If you thought 42nd Street was revived on Broadway rather soon after the end of its initial run, prepare for an even swifter return. Word came this week that, following its engagement at the Ahmanson in L.A., February 10-March 26, a new production of the Stephen Sondheim–James Lapine musical Into the Woods will begin performances on April 13 at the Broadhurst Theatre prior to its official opening on April 25.
A post-modern fable based largely on classic fairy tales of the brothers Grimm, the show originally bowed on Broadway on November 5, 1987 and ran for 764 performances, starring Bernadette Peters, Joanna Gleason, Chip Zien, and others. In the new production, Vanessa L. Williams will play The Witch (the Peters role). The cast also includes John McMartin (Narrator/Mysterious Man), Laura Benanti (Cinderella), Gregg Edelman (Cinderella’s Prince), Christopher Sieber (Rapunzel’s Prince), Melissa Dye (Rapunzel), Kerry O’Malley (Baker’s Wife), Stephen DeRosa (Baker), Adam Wylie (Jack), Mary Louise Burke (Jack’s Mother), Molly V. Ephraim (Little Red Riding Hood), Trent Armand Kendall (Steward), Pamela Myers (Cinderella’s Stepmother), Tracy Nicole Chapman (Florinda), Amanda Naughton (Lucinda), Dennis Kelly (Cinderella’s Father), Jennifer Malenke (Sleeping Beauty), and Kate Reinders (Snow White). Book writer Lapine is serving as director, as he did the first time around.
For months, I’ve been saying that I thought this production would never make it to New York. So much for my powers of prognostication! Of course, the fact that the Broadway run is now set doesn’t necessarily mean it’s a good idea from a commercial or artistic standpoint. Though Into the Woods has many wonderful moments, especially in its first half, the second act of the show stumbles in its depiction of a growing sense of community responsibility among its previously self-centered characters; the idea is brilliant, to be sure, but the execution clumsy. When a friend of mine told me years ago that he was going to be a in a community theater production of the show and I said, “I love the first act but I have big problems with the second act,” he responded: “That’s what everybody says.” And though I distinctly remember Frank Rich of The New York Times going into ecstasy over “No One Is Alone,” the show’s pivotal ballad, this is actually one of the least effective numbers in the score and, indeed, one of the most problematic songs Sondheim every wrote. Not only does the repeated, six-note introductory theme sound uncomfortably close to the main tune of Leslie Bricusse and Anthony Newley‘s “The Candy Man” from Willy Wonka and the Chocolate Factory, as has been frequently pointed out, but “No One Is Alone” is also marred by a sentimentality uncommon to the great Sondheim’s work–not to mention some uncharacteristically muddled lyrics.

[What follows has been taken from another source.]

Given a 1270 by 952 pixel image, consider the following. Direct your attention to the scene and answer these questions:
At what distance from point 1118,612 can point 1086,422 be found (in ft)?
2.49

Speaking of no one being alone, I am apparently not alone in my opinion that Lapine has been one of Sondheim’s least worthy collaborators–and, yes, I’m aware that he won Tony Awards for his work on Into the Woods and Passion and was also nominated for Sunday in the Park With George. Though Woods reportedly had the most commercially successful Broadway run of any Sondheim show and is the most frequently licensed of his musicals for professional and amateur production, Lapine’s book does not compare favorably to the work of such other Sondheim writing partners as George Furth and Hugh Wheeler.
The creative team for the new Woods includes John Carrafa (choreographer), Douglas W. Schmidt (set design), Susan Hilferty (costume design), Brian MacDevitt (lighting), and Dan Moses Schreier (sound design), with Sondheim veteran Paul Gemignani as musical director. Lapine is said to be tweaking the text of the show, so I guess we’ll see if he’s able to fix that frustrating second act. And, after the Sondheim faithful have come and gone, it will be interesting to see if audiences arrive in large numbers for a show that wasn’t a smash hit to begin with, was taped and televised with its original cast, and closed on Broadway just over 12 years ago.